Blueberry muffin baby (BMB) is a rare neonatal syndrome characterised by the presence of multiple purpuric skin nodules.1 It can be due to dermal erythropoiesis and neoplastic diseases.2 Ganglioneuroblastoma is a tumour of peripheral neuroblastic tissue that occurs predominantly in the paediatric age group, but it is rare in the newborn period.3 One of the clinical manifestations of ganglioneuroblastoma is a BMB.4 Herein, the authors report the case of a newborn presenting with blueberry muffin syndrome that led to the diagnosis of a ganglioneuroblastoma.

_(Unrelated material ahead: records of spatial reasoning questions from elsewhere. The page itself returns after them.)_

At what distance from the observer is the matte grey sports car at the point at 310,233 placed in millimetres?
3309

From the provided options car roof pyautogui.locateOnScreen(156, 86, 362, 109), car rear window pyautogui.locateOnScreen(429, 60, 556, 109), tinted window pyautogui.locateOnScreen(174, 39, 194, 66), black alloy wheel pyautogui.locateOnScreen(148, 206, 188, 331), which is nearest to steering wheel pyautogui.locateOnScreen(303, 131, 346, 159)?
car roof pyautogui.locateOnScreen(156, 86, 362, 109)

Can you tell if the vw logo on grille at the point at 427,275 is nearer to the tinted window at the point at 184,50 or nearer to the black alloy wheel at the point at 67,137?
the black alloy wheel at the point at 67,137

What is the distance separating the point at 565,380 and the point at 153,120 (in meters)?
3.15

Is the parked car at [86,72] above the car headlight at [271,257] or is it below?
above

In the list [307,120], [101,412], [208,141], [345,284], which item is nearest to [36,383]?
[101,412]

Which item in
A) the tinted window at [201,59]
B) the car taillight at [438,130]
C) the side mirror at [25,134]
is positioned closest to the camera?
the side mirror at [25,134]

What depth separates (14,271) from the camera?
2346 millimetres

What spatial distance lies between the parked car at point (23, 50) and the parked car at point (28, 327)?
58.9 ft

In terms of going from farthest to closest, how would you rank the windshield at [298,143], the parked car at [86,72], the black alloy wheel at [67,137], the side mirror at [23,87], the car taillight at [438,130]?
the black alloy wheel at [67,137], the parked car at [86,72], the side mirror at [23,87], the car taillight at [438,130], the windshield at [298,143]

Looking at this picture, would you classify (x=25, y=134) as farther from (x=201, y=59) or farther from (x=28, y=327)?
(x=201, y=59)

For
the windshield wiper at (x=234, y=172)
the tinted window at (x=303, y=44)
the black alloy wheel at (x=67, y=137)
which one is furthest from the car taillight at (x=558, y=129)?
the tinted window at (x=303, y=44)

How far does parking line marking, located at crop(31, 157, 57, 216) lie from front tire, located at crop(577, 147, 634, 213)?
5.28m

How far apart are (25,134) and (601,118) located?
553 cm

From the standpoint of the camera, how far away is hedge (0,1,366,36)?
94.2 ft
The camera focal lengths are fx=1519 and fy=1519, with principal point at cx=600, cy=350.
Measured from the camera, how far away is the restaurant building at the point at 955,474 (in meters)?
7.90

A full-term male newborn, following a vaginal delivery, presented, within a few hours of life, with bluish skin nodules all over his body. The birth weight was 3.9 kg and the Apgar scores were 9 at 1 and 5 minutes. Respiratory and cardiovascular functions were normal. The physical examination revealed multiple, randomly distributed bluish cutaneous nodules of 0.5–1.0 cm, predominantly on the abdomen, back, and lower limbs. The differential diagnosis between cause of BMB was made. Laboratory tests only revealed a slight anaemia, without coagulation or platelets disorders. The abdominal ultrasound revealed multiple solid nodules in the fat of the perihepatic, hepatorenal, and splenorenal space compatible with peritoneal lesions. A biopsy specimen of a skin nodule on the leg revealed ganglion cells in a papillaroid pattern, with fibrillary stroma and ganglion cells intermixed with neuroblast. Synaptophysin staining was positive. The least differentiated tumour cells showed salt and pepper blast chromatin nuclei and scant cytoplasm. The urinalysis showed elevated urine catecholamines and metanephrines, and elevated homovanillic acid/creatinine and vanillylmandelic acid/creatinine ratios. The chest CT scan revealed several focal lesions with pleural implantation and pulmonary micronodules. Gammagraphic study with 123 L metaiodobenzylguanidine showed multiple foci of uptake distributed throughout the axial skeleton, and multiple foci of uptake in the liver, lower, and upper limbs, suggestive of metastatic subcutaneous involvement. Considering the clinical manifestations and the additional findings, the newborn was diagnosed with metastatic ganglioneuroblastoma.
In conclusion, the presence of purpuric skin nodules in a newborn can be the only clinical manifestation of a ganglioneuroblastoma.5 It is important to take a skin biopsy from these lesions. A multidisciplinary approach of the BMB can lead to early diagnosis and effective treatment of these patients.